Friday, September 21, 2012 8:10 PM
I had a call from work this evening advising me all mail had stopped inbound and outbound out of my Exchange 2010 SP2 server. When I got onto the call we could see the queue had just jammed up around 3000 mails. When I looked at the logs I could correlate that there was no disk space issue, memory looked normal etc. But there was an event 15004 loogged which talks about back pressure and server resources.
What I realised was at the time the issue started, I had ran the following powershell script on my server..
D:\Logs\*.log | Export-ActiveSyncLog -Output:"C:\Temp\Logs"
I was trying to get a log for analysis of all mobile device users. So at the time I ran this script, it appeared to run fine, it generated all the correct logs and all was good. But now in hindsight, what appears to have happened is it caused an issue with my mail transport and all inbound/outbound mail stopped. I checked all exchange services and they were all started as I would expect. As soon as I rebooted the server all was good in the world again.
Am I just being really paranoid and this is a massive co-incidence that the server which has run flawlessly for almost 6 months died at the same time I ran this export script, almost to the exact minute? Has anybody seen any issue like this before?
Friday, September 21, 2012 11:37 PMCouuld be related ast the export was on the c drive, so it may have generated some files. That event should say what type of back pressure you had, if it's realted to disk space then I would say it was the export reports.
Tuesday, September 25, 2012 10:38 AM
This was not a disk space issue. The error logged on my server states...
The following resources are under pressure:
Physical memory load = 93% [limit is 94% to start dehydrating messages.]
Submission Queue = 2000 [Medium] [Normal=1000 Medium=2000 High=4000]
So I can see that when the submission queue hits 2,000 mails the server resource hits the "Medium" threshold and it then disabled the various components. Now I cannot find anything that would tell me why the submission queue on this one server stopped processing mails. I can only correspond it to the fact this all happened right after I ran the export command.
Tuesday, September 25, 2012 10:52 AM
It seems like the memory was close but the the submission queues was the actual issue.
What you can check if the logging is enabled is the protocol logs and message tracking to see what those message were which were sent.
The issue is clear, the submission queues were the cause.
Tuesday, September 25, 2012 10:56 AM
I think I may be getting closer on this one. I did a little more digging on this one and can see from my logs that there are a load more errors from earlier on in the day..
The execution time of agent 'McAfeeTxRoutingAgent' exceeded 90000 milliseconds while handling event 'OnCategorizedMessage' for message with InternetMessageId: 'Not Available'. This is an unusual amount of time for an agent to process a single event. However, Transport will continue processing this message.
- Edited by LambyUK Tuesday, September 25, 2012 10:56 AM
Tuesday, September 25, 2012 11:00 AM
I don't believe the script has anything to do with the issue. It's just happened to be when you ran the script. The script just exports to the file system. It doesn't send any messages.
The AV seems to be more relevant, how many of those events do you see:?
Tuesday, September 25, 2012 11:03 AMI can see around 75 instances of it happening around the same time users began complaining of mails not sending.
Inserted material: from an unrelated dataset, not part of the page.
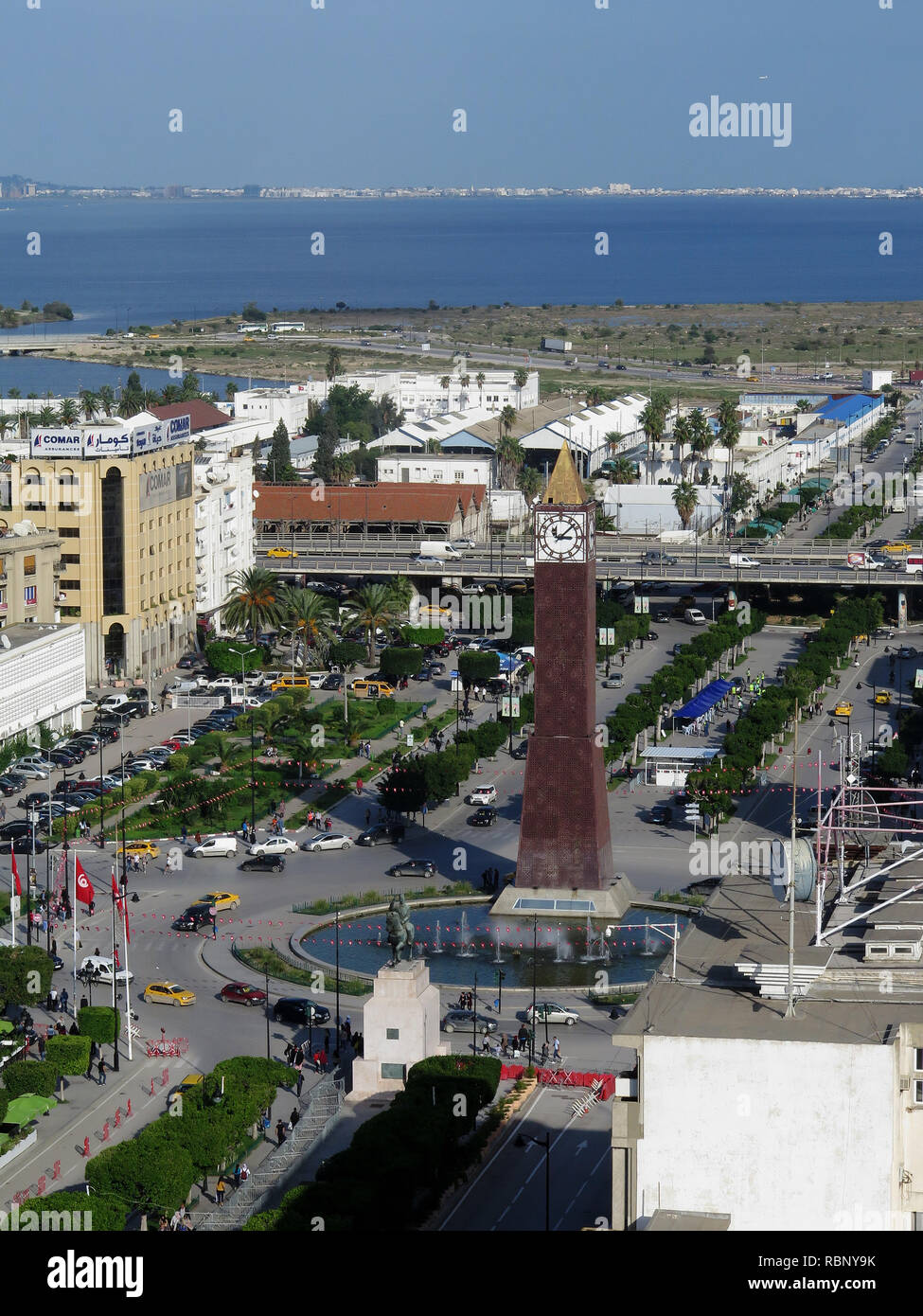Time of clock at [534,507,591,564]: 3:07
There have been instances of it happening on several other days too but only ever a few at a time.
Tuesday, September 25, 2012 11:09 AM
I would say that is your issue. I've seen this with other AV products as well as the one that you're using.
As the issue can't be reproduced I would log a call as you suggested with the vender to see what they say you can log.
If you can repro the issue, then simply disable/remove AV and the agents from the transport layer.
Tuesday, September 25, 2012 11:12 AM
And this is where I am a little bit cautious. Basically I have just found the McAfee article stating that this error can be logged when the server is under extreme load. So is this actually a red herring? Were these errors only logged because my server was already on its way down? Or were these errors actually the root cause of taking it down in the first place? Its a tricky one!
Many thanks for your continued advice.
Tuesday, September 25, 2012 11:31 AM
If you look at a simple Exch install without any AV, it will function as expected. I've seen this for many years. I've also seen Exch experience symptons you have described when AV is in the equation for many years.
Why would the server be overloaded with messages unless a bulk email was sent out for example via an application or a virus etc..
That's why I said use message tracking to see what message were sent during that time.
Tuesday, September 25, 2012 11:52 AMBut this is my initial train of thought. Something crashed out the transport agent or the submission queue. The server stopped processing messages and the queue just continued to build and build. There was no mass or bulk mail sent looking at the message tracking logs.
Tuesday, September 25, 2012 11:56 AM
Then the issue would be AV more than anything else in this case.
The AV would have transport agents which seems like they have had a knock on effect on the transport system.
If you run Get-TransportAgent you will see it there.